(Data listing)
○ ○ ○ ○ ○

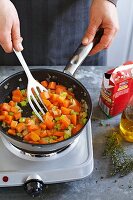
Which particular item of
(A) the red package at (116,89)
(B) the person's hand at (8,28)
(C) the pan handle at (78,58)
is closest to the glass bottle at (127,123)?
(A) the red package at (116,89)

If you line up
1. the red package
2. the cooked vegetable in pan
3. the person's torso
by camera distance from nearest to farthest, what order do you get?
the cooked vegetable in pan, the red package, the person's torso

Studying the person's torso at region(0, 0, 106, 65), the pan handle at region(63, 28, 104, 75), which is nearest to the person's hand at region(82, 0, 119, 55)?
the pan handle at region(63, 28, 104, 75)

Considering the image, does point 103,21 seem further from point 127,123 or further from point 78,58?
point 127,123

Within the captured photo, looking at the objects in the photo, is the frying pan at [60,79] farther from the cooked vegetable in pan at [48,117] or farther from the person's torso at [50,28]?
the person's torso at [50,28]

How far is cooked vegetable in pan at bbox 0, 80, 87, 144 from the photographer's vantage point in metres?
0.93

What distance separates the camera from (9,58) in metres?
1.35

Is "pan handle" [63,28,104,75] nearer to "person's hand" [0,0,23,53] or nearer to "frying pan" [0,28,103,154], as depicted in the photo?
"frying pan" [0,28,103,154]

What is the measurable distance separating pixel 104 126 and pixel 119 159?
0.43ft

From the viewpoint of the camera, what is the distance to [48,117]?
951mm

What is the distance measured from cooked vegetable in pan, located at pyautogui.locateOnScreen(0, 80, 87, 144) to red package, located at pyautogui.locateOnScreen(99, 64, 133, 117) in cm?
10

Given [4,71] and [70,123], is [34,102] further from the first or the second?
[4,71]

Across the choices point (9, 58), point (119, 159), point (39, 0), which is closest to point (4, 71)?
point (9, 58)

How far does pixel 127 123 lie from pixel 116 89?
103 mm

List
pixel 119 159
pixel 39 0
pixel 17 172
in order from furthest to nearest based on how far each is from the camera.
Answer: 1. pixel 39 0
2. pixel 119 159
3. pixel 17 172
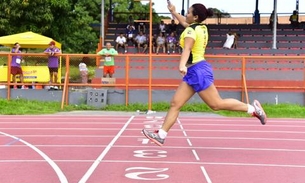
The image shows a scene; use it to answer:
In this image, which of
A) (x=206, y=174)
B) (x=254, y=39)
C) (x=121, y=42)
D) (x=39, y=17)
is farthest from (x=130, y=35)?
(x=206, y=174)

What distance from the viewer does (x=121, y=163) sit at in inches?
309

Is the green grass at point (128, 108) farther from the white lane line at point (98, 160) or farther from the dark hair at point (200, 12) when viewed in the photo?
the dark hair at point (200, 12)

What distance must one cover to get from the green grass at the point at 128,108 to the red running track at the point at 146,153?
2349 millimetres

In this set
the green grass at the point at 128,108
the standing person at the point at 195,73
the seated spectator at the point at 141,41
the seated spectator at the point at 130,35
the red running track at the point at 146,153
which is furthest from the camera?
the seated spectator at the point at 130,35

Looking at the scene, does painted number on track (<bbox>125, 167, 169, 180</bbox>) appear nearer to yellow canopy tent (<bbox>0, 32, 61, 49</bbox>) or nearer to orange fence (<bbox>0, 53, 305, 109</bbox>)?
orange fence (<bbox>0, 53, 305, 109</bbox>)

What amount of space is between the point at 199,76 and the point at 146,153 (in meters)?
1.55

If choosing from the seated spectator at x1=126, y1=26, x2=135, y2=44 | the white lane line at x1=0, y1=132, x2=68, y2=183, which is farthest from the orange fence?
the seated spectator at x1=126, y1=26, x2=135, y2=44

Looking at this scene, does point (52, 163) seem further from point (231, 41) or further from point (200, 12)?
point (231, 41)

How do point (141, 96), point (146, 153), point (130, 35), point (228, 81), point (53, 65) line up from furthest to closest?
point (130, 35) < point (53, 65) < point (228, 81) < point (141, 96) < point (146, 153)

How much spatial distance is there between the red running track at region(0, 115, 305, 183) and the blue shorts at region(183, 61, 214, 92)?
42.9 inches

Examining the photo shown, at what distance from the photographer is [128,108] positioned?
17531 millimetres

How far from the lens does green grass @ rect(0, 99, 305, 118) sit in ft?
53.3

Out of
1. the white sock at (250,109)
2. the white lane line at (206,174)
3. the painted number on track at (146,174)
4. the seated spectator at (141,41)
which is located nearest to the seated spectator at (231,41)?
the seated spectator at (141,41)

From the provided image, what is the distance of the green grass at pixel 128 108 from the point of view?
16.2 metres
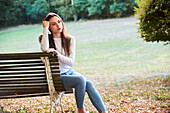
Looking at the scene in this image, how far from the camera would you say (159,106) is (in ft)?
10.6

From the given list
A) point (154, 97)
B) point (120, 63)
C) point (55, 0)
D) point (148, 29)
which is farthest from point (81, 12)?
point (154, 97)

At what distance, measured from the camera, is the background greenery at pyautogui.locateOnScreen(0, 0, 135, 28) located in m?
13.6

○ ○ ○ ○ ○

Task to carry out = Rename "green grass" to "lawn" in the records from the line with "How far from the lens" through the line with "16.2 metres", and write out those lines with everything else left the same.

Answer for this exercise =
How far from the lens does lawn @ rect(0, 99, 305, 118) sit in ft?
53.3

Out of
1. the white sock at (250,109)
2. the white lane line at (206,174)
3. the painted number on track at (146,174)
4. the seated spectator at (141,41)
which is located nearest to the seated spectator at (231,41)?
the seated spectator at (141,41)

From the provided image, what is the distance of the lawn at pixel 128 108 from the point of view?
16.2 metres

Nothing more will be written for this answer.